Additionally, NeuronEX provides lightweight stream data processing and rule engine capabilities. In this solution, NeuronEX periodically pulls data from various third-party applications such as electronic fences and video monitoring. After custom rule-based data processing, it forwards the data to the control center's EMQX MQTT platform.

Central Broker

EMQX MQTT platform, as the central broker, provides the following capabilities:

  1. Collect data reported by NeuronEX and other devices supporting MQTT and HTTP protocols achieving unified data aggregation and storage.
  2. Built-in rule engine for distributing device-reported data to various third-party storage solutions, including time-series databases (such as InfluxDB, TDengine) and relational databases (MySQL, PostgreSQL, SQL Server, etc.).
  3. The rule engine pushes data to third-party applications by invoking HTTP APIs.
  4. Upper-layer applications read data reported to EMQX Enterprise by on-site devices through MQTT subscriptions. Upper-layer applications can also retrieve data through database storage.
  5. Support for remote commands; upper-layer applications issue commands through the EMQX HTTP API, and these commands are ultimately sent to NeuronEX. NeuronEX, in turn, issues commands to on-site devices via Modbus-TCP.

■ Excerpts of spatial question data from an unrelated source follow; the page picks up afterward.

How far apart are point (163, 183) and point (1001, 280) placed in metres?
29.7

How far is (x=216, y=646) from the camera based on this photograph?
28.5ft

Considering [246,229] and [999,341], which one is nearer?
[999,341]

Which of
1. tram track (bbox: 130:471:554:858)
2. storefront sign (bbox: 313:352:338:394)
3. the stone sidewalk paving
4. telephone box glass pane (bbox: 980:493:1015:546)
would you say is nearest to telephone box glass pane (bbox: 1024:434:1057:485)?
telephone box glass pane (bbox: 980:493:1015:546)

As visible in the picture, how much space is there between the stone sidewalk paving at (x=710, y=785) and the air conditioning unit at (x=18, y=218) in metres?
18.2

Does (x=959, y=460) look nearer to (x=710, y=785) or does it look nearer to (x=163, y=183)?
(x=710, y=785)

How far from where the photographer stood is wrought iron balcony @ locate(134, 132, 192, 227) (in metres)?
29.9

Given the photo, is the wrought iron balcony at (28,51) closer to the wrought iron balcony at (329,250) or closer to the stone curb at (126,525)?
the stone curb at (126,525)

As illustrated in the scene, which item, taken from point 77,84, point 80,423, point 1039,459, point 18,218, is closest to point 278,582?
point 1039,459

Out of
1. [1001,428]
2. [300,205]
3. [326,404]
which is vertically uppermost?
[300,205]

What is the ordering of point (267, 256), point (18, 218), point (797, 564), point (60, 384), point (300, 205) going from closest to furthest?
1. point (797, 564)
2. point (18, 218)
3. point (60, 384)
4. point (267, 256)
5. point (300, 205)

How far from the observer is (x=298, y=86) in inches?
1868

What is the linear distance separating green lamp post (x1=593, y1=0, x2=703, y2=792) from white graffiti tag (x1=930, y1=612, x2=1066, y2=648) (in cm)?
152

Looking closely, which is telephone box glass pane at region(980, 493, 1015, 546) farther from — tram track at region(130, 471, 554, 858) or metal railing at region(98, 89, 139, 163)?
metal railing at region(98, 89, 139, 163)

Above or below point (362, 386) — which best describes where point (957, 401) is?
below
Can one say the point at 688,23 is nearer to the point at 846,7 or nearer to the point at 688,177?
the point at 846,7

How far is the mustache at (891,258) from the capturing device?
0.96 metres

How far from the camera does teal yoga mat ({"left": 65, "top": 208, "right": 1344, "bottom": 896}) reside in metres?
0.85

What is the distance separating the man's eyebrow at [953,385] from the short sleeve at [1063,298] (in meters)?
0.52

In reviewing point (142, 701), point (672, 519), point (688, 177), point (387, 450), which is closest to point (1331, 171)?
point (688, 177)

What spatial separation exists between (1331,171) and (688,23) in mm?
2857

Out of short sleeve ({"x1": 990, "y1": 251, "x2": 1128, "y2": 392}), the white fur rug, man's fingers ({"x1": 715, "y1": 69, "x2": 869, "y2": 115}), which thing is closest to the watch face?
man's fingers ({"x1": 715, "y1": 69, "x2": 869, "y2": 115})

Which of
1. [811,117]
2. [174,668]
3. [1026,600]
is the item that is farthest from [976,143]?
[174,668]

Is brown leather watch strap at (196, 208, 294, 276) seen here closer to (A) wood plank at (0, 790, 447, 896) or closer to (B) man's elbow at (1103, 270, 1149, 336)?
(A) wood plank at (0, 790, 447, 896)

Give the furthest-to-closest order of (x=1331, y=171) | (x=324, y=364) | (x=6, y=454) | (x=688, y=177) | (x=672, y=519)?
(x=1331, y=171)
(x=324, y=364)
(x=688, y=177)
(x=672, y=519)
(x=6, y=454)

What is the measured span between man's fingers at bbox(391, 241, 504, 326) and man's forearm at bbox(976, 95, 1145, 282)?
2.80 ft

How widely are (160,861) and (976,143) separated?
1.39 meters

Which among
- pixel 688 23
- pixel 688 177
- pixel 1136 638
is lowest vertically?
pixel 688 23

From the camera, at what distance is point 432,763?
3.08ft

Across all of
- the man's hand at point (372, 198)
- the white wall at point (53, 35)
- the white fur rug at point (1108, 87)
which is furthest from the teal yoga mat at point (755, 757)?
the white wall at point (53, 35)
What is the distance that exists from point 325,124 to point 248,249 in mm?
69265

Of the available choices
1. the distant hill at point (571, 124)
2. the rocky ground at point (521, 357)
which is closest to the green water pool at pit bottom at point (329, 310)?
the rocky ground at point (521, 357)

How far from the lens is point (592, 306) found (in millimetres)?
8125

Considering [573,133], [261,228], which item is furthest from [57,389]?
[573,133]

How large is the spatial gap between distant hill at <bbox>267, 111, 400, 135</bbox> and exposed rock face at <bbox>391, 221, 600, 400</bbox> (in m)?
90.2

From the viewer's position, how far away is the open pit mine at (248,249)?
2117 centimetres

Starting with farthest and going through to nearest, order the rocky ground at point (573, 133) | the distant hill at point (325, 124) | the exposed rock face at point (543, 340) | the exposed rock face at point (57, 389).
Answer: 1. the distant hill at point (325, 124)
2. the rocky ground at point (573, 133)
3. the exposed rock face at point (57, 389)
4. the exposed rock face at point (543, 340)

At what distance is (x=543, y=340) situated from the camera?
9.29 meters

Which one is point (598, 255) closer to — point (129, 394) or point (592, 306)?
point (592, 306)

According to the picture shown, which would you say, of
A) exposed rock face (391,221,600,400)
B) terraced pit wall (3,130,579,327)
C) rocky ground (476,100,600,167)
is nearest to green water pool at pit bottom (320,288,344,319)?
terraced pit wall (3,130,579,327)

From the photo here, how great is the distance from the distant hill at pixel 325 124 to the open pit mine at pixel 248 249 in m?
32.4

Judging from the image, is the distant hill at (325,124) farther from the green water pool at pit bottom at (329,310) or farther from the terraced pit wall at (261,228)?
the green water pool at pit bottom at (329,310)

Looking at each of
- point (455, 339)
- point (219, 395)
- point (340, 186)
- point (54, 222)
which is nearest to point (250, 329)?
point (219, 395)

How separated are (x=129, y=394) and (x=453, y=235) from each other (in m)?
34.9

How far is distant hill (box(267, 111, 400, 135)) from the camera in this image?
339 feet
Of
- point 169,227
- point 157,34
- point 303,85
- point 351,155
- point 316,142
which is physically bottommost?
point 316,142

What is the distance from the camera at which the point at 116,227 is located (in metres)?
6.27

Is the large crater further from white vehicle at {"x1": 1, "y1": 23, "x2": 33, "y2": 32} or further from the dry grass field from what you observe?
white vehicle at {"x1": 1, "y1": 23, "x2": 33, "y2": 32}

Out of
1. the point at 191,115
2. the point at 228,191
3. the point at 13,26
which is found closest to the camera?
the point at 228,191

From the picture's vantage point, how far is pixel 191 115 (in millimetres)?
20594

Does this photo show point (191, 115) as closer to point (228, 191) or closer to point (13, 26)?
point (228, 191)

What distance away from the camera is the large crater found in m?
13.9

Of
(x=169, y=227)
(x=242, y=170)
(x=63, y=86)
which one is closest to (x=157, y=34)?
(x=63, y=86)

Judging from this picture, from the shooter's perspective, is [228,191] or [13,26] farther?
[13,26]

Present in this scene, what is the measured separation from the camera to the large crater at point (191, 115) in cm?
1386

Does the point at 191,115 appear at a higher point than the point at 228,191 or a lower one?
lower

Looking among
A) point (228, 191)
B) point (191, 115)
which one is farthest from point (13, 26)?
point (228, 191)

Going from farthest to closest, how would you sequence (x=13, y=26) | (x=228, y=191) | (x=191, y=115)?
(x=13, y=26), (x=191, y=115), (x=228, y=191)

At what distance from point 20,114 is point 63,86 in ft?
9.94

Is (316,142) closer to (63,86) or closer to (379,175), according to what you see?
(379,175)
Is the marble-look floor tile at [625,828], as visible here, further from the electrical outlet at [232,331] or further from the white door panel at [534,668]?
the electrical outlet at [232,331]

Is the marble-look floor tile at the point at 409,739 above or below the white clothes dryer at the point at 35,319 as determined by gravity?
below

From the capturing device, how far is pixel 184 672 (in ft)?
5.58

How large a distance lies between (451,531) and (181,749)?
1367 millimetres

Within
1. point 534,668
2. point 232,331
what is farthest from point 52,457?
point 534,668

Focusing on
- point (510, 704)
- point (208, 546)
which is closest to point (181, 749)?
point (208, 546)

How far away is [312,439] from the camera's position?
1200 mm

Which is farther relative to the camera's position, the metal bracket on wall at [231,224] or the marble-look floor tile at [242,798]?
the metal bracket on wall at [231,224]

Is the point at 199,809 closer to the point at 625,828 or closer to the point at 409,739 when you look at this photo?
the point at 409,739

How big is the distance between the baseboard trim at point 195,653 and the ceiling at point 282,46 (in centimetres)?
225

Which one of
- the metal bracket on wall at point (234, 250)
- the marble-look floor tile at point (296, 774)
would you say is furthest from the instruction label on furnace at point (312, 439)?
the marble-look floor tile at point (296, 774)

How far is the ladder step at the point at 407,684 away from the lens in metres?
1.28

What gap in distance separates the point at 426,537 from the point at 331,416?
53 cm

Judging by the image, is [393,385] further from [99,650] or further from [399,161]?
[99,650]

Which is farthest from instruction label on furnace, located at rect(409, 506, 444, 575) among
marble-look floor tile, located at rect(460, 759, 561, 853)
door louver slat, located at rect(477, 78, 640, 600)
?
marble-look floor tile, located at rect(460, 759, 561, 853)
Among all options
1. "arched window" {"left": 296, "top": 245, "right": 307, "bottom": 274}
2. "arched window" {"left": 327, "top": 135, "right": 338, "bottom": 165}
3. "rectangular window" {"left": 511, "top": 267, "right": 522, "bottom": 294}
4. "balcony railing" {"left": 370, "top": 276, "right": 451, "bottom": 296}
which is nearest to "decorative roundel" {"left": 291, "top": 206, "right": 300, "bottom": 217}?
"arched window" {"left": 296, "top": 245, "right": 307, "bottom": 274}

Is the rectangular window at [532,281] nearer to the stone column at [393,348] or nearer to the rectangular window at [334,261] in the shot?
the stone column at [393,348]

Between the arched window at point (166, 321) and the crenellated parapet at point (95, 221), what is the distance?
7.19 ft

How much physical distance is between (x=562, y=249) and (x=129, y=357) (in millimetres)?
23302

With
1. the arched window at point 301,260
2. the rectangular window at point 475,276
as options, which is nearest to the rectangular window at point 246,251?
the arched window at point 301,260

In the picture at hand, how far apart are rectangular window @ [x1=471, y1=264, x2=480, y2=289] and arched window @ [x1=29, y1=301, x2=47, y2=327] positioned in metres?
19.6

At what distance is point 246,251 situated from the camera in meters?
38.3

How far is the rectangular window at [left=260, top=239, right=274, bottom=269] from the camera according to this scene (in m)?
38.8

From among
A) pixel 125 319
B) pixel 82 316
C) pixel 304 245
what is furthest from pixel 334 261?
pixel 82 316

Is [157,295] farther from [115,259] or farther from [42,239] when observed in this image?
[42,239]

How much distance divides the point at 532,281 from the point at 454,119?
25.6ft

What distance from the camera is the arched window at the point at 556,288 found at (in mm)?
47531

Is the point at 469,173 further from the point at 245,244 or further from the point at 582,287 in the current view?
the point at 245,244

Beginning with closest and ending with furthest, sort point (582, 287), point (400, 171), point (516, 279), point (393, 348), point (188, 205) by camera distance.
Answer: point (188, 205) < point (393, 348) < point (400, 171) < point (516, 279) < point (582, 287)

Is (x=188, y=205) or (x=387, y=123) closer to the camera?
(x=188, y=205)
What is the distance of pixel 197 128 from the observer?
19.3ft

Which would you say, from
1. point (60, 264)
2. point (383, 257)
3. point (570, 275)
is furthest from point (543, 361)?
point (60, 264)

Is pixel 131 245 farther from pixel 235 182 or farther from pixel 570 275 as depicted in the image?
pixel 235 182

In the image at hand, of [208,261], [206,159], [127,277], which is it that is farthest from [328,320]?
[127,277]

NeuronEX and EMQX integrate multiple sensors in the petroleum industry, standardize data formats, and provide high-quality support for intelligent applications.

EMQX supports an elastically scalable cluster mode, allowing seamless expansion of clusters as the business grows. A single cluster can handle millions of Transactions per Second (TPS) of message concurrency. It provides a highly scalable and stable data architecture catering to the increase of intelligent sensors and data collection frequency.

The unified data access platform offers flexible options for software development, reducing integration complexity and costs, improving efficiency, and enabling rapid application development.

Achievements

  • Access temperature and humidity data from 14 equipment racks; Connect 10 oil pipelines, 45 oil wells, and 8 oil tanks; Save over 25% in data collection system maintenance costs and over 40% in point access expenses annually.
  • The platform is lightweight, high reliability, low latency, and high throughput, effectively enhancing real-time business performance.
  • Streamline data collection processes utilizing cloud-based deployment; Improve data transmission efficiency and enhance data stability by providing a high-speed channel for data transmission.
  • Achieve unified collection, processing, and storage; Facilitate data sharing through the standardization of data at the source.
  • On-site equipment is centrally controlled through EMQX MQTT platform, reducing on-site operational workload and personnel costs by over 70%.